> **Exercise**:
Lay out the lines of the rows below, from the line with "Is (31,359) the" to the line with "At what distance can", both included, as a JSON list of strings. Use one string per line and leave out blank lines.

> **Listed entries**:
========

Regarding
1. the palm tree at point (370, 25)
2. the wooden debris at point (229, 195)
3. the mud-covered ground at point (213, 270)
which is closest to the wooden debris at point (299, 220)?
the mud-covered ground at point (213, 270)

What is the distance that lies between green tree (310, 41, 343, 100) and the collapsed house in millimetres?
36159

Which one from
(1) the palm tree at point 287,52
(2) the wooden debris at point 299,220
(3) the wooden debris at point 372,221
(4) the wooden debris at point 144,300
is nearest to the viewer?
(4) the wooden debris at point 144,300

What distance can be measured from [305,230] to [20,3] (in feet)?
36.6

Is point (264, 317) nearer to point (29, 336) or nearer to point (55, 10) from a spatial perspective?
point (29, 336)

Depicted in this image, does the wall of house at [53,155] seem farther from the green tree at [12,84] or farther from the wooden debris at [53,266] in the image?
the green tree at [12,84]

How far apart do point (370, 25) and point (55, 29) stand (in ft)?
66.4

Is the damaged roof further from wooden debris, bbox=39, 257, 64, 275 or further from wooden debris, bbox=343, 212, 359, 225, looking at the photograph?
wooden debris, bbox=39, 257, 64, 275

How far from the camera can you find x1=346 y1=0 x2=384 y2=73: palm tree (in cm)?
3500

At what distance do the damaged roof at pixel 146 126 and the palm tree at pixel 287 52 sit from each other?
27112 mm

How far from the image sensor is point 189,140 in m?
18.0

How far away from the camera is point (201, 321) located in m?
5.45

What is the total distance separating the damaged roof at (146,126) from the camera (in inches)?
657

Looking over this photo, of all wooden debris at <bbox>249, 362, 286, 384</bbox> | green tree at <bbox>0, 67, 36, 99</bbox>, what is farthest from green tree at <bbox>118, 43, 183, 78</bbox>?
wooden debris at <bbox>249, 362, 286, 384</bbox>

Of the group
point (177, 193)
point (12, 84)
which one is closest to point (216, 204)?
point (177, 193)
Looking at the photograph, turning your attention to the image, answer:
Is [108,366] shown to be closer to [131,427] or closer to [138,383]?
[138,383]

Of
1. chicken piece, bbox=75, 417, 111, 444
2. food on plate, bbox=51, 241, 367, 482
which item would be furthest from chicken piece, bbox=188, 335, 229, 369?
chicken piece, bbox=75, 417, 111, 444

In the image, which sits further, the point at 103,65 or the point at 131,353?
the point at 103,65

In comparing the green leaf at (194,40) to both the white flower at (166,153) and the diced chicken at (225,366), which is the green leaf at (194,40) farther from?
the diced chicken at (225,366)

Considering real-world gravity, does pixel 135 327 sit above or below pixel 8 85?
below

========

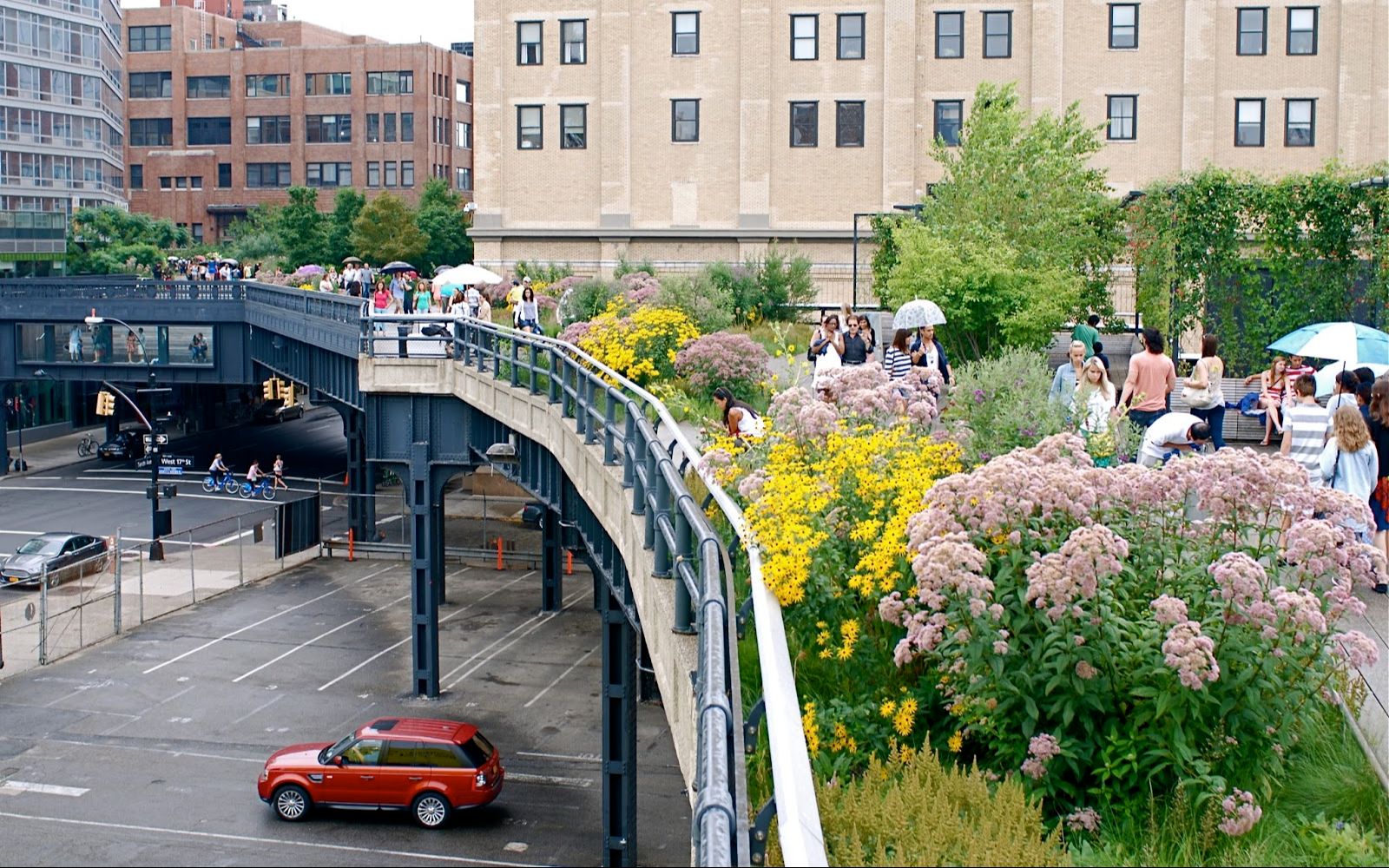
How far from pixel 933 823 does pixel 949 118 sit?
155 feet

========

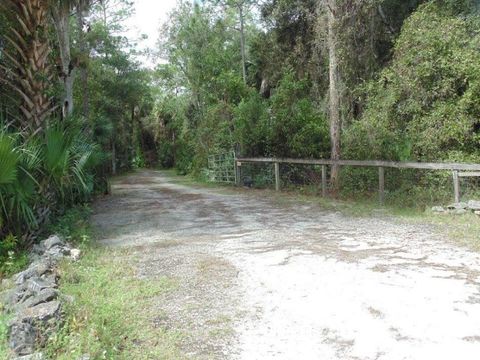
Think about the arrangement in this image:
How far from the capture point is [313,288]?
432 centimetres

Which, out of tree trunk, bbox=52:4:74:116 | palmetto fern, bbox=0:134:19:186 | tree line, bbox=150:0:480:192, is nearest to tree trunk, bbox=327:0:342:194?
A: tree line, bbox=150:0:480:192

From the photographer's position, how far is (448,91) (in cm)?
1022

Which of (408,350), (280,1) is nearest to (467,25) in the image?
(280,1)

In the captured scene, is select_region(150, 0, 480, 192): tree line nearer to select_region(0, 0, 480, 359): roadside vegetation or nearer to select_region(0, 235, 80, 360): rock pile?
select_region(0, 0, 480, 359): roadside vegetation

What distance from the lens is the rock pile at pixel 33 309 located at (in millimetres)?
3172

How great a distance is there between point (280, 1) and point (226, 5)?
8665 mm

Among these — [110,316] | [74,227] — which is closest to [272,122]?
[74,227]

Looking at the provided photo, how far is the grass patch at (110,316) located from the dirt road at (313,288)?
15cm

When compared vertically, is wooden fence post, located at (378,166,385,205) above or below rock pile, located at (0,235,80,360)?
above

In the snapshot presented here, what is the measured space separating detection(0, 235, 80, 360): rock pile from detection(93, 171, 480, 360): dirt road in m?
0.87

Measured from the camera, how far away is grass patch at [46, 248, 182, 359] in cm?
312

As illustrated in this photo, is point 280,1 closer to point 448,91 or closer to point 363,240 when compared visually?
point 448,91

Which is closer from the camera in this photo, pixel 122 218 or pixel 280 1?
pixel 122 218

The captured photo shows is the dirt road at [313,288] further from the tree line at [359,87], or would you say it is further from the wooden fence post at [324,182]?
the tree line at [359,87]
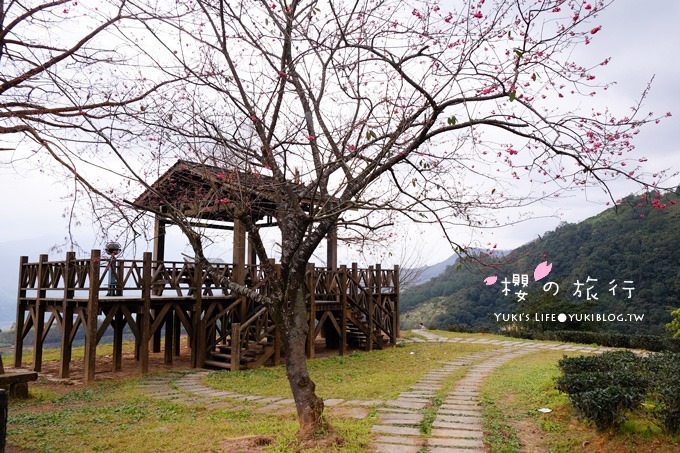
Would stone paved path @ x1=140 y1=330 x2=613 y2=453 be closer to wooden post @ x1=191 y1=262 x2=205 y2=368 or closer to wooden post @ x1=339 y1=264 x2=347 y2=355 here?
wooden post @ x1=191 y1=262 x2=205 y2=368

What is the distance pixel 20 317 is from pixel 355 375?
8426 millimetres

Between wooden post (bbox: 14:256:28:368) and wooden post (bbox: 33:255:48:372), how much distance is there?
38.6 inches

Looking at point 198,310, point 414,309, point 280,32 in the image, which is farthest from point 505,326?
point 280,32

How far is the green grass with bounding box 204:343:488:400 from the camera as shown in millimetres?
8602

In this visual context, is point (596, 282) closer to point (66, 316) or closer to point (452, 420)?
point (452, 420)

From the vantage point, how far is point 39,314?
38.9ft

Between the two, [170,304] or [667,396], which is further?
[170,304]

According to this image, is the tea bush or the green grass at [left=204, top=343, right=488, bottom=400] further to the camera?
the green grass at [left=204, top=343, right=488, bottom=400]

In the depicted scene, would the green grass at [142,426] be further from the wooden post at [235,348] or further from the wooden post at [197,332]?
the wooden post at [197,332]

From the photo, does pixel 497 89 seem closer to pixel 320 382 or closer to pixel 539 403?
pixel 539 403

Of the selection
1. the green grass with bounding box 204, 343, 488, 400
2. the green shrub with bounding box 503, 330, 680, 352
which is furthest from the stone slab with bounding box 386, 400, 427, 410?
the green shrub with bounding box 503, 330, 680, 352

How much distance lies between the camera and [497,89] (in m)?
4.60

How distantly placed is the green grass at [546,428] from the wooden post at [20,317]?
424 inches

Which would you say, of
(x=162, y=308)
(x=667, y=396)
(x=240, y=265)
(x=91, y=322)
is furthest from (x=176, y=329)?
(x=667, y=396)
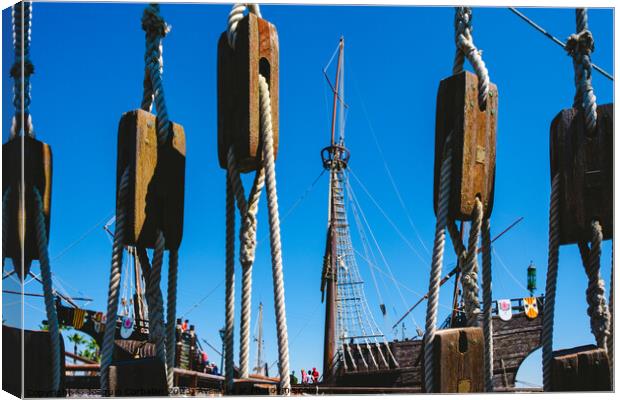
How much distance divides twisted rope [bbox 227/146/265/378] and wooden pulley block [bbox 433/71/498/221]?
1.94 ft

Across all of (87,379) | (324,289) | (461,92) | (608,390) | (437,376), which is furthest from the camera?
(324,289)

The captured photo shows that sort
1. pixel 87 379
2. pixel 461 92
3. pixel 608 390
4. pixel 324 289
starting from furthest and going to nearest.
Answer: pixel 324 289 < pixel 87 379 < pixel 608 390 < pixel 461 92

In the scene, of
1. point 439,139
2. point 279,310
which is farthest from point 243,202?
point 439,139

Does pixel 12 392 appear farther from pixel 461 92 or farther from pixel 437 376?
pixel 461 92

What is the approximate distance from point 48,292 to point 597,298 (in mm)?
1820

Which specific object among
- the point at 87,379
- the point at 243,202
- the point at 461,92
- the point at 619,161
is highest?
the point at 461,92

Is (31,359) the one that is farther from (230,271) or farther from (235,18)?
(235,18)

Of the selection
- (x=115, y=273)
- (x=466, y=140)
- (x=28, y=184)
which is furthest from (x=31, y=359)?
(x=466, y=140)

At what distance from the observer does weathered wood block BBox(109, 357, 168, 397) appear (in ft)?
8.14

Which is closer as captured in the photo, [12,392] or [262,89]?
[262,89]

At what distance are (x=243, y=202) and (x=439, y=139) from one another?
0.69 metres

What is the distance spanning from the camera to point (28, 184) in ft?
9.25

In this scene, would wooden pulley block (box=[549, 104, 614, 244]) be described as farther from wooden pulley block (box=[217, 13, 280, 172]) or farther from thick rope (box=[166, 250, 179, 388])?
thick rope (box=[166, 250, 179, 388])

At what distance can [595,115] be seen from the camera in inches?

========

> **Result of the task**:
[
  "Is (31,359) the one that is farther from (230,271) or farther from (235,18)?",
  "(235,18)",
  "Of the selection",
  "- (x=115, y=273)",
  "- (x=466, y=140)",
  "- (x=28, y=184)",
  "which is furthest from (x=31, y=359)?",
  "(x=466, y=140)",
  "At what distance from the observer does weathered wood block BBox(109, 357, 168, 397) appear (in ft)?",
  "8.14",
  "Which is closer as captured in the photo, [12,392] or [262,89]?",
  "[262,89]",
  "At what distance are (x=243, y=202) and (x=439, y=139) from one another?",
  "0.69 metres",
  "What is the distance spanning from the camera to point (28, 184) in ft?",
  "9.25",
  "In this scene, would wooden pulley block (box=[549, 104, 614, 244]) be described as farther from wooden pulley block (box=[217, 13, 280, 172]) or farther from thick rope (box=[166, 250, 179, 388])?",
  "thick rope (box=[166, 250, 179, 388])",
  "At what distance can [595,115] be seen from the camera in inches?"
]